We'll create a simple but effective GCN model for graph classification. The architecture
consists of:

1. **Two GCN layers**: Each layer aggregates information from neighboring nodes
   - First layer: Projects 5D node features → hidden dimension (64)
   - Second layer: Further refines node representations within the hidden space

2. **Global mean pooling**: Aggregates all node features into a single graph-level
   representation by taking the mean across all nodes

3. **Classifier head**: A linear layer that maps the graph representation to class
   logits (3 classes: π, μ, e+)

**Why this architecture?** GCNs are excellent for learning from graph-structured data
because they respect the graph topology - nodes learn representations based on their
neighbors. Global pooling allows us to make graph-level predictions from node features.


In [2]:
class SimpleGCN(GraphModel):
    """A simple custom Graph Convolutional Network for graph classification.
    
    This model demonstrates the core components of a GCN:
    - Graph convolution layers that aggregate neighbor information
    - Global pooling to create graph-level representations
    - A classifier head for final predictions
    """
    
    def __init__(self, num_classes: int = 3, hidden_dim: int = 64):
        super().__init__()
        
        # First GCN layer: projects 5D node features to hidden dimension
        # GCNConv learns to aggregate information from each node's neighbors
        self.conv1 = GCNConv(5, hidden_dim)
        
        # Second GCN layer: refines node representations within hidden space
        # This allows the model to learn more complex patterns in the graph structure
        self.conv2 = GCNConv(hidden_dim, hidden_dim)
        
        # Classifier head: maps graph-level representation to class logits
        # Output size matches number of classes (3 for π, μ, e+)
        self.classifier = nn.Linear(hidden_dim, num_classes)

    def forward(self, batch):
        """Forward pass through the GCN.
        
        Args:
            batch: PyTorch Geometric Batch object containing:
                - x: Node features [num_nodes, 5]
                - edge_index: Edge connectivity [2, num_edges]
                - batch: Batch assignment vector [num_nodes]
        
        Returns:
            Logits for each graph in the batch [batch_size, num_classes]
        """
        # Extract graph components from the batch
        x, edge_index, batch_indices = batch.x, batch.edge_index, batch.batch

        # First graph convolution: aggregate neighbor features
        # ReLU activation introduces non-linearity
        x = self.conv1(x, edge_index).relu()
        
        # Second graph convolution: further refine node representations
        x = self.conv2(x, edge_index).relu()

        # Global mean pooling: aggregate all node features into a single vector
        # This creates one representation per graph in the batch
        # Shape: [batch_size, hidden_dim]
        x = global_mean_pool(x, batch_indices)

----

- [Given instruction]:
Pick up the graph classification walkthrough above right after its last line and carry it on from there.

----

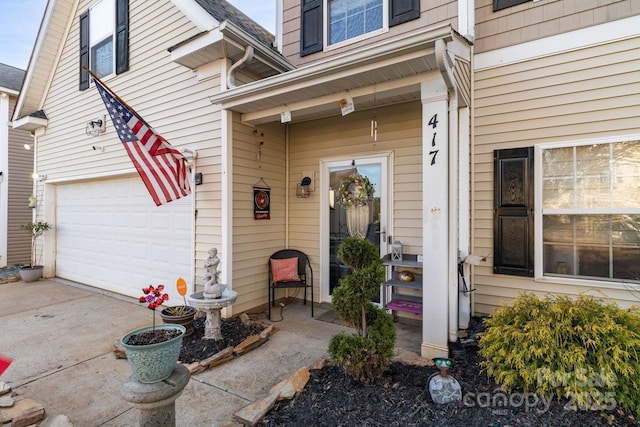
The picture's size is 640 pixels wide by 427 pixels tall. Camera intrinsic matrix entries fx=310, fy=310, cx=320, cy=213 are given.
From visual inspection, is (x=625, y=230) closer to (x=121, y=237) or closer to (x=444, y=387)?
(x=444, y=387)

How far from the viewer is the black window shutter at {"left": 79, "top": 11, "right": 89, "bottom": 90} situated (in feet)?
20.2

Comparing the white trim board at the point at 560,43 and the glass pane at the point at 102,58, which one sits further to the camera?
the glass pane at the point at 102,58

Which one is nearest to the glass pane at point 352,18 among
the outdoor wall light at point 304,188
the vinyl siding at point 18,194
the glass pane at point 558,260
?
the outdoor wall light at point 304,188

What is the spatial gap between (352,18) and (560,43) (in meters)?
2.64

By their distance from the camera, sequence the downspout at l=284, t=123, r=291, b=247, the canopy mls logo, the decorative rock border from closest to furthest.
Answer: the canopy mls logo < the decorative rock border < the downspout at l=284, t=123, r=291, b=247

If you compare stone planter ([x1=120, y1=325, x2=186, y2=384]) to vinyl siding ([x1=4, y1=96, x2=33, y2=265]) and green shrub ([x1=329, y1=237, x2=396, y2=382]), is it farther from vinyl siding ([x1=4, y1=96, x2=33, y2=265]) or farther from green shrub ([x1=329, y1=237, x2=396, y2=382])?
vinyl siding ([x1=4, y1=96, x2=33, y2=265])

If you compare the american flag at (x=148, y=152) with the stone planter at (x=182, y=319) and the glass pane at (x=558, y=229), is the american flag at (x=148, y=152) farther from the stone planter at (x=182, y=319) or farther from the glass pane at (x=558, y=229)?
the glass pane at (x=558, y=229)

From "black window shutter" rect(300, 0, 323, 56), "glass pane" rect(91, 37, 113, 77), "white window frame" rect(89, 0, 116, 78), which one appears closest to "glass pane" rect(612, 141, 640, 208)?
"black window shutter" rect(300, 0, 323, 56)

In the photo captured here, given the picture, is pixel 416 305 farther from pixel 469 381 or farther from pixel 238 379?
pixel 238 379

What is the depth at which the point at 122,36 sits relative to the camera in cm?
549

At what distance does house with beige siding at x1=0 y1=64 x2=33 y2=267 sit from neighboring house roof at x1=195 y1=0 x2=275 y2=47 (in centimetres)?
672

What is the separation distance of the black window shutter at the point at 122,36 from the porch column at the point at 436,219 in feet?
17.3

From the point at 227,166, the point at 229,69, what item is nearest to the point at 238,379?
the point at 227,166

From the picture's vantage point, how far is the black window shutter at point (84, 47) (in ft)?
20.2
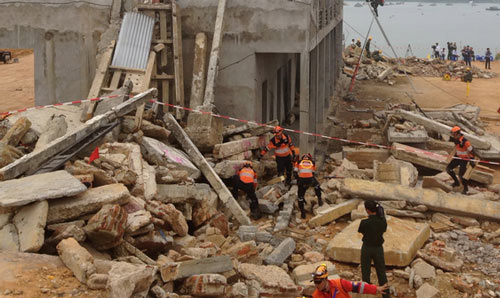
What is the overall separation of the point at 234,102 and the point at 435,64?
29.0m

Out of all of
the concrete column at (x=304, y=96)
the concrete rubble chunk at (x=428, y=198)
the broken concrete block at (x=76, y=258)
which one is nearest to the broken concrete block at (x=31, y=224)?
the broken concrete block at (x=76, y=258)

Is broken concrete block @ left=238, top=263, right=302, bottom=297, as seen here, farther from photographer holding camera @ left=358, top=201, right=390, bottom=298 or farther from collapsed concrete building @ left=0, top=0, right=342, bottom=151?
collapsed concrete building @ left=0, top=0, right=342, bottom=151

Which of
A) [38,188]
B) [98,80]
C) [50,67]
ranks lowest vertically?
[38,188]

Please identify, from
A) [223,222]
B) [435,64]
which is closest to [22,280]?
[223,222]

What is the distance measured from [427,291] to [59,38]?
10.6 metres

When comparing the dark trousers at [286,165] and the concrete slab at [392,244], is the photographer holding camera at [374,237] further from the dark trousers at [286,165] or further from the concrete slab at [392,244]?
the dark trousers at [286,165]

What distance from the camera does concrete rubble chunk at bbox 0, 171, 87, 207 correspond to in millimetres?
7341

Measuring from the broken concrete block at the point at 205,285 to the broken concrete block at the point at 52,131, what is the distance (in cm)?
450

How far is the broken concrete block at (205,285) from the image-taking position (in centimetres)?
694

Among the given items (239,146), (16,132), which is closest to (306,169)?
(239,146)

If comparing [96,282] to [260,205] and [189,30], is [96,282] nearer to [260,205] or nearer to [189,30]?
[260,205]

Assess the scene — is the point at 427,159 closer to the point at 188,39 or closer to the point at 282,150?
the point at 282,150

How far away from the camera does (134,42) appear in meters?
14.0

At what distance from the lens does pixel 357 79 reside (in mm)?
32750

----

- [Written response]:
        # Final classification: map graph representation to class logits
        # Shape: [batch_size, num_classes]
        return self.classifier(x)


# Verify the model can be instantiated
model = SimpleGCN(num_classes=3, hidden_dim=64)
print(f"Custom GCN model created: {model.num_parameters:,} parameters")


Custom GCN model created: 4,739 parameters


## Build the Training Pipeline

Now we'll create a complete ZenML pipeline that uses our custom GCN model. The pipeline
follows the same structure as Tutorial 1:

1. **`create_data`**: Generates synthetic graph data with class labels
2. **`create_datamodule`**: Splits data into train/validation sets
3. **`create_model`**: Instantiates our custom SimpleGCN
4. **`create_lightning_module`**: Wraps the model in PyTorch Lightning
5. **`train_model`**: Executes the training loop

**Key difference from Tutorial 1**: Here we use our custom `SimpleGCN` instead of the
pre-built `GroupClassifier`. Everything else works exactly the same - this demonstrates
the flexibility of the ZenML + GraphModel architecture.


In [3]:
def create_simple_synthetic_data(num_samples: int = 150) -> list[Data]:
    """Generate synthetic graph data for the custom model.
    
    Creates graphs with random node features and edges, each labeled with
    one of three classes (π, μ, e+).
    """
    data = []
    for _ in range(num_samples):
        # Create graphs with 4-8 nodes
        num_nodes = torch.randint(4, 9, (1,)).item()
        
        # Random node features (5D: coord, z, energy, view, group_energy)
        x = torch.randn(num_nodes, 5)
        
        # Random edge connectivity
        edge_index = torch.randint(0, num_nodes, (2, num_nodes * 2))
        edge_attr = torch.randn(edge_index.shape[1], 4)

        # Random class label (one-hot encoded)
        label = torch.randint(0, 3, (1,)).item()
        y = torch.zeros(3)
        y[label] = 1.0

        data.append(Data(x=x, edge_index=edge_index, edge_attr=edge_attr, y=y))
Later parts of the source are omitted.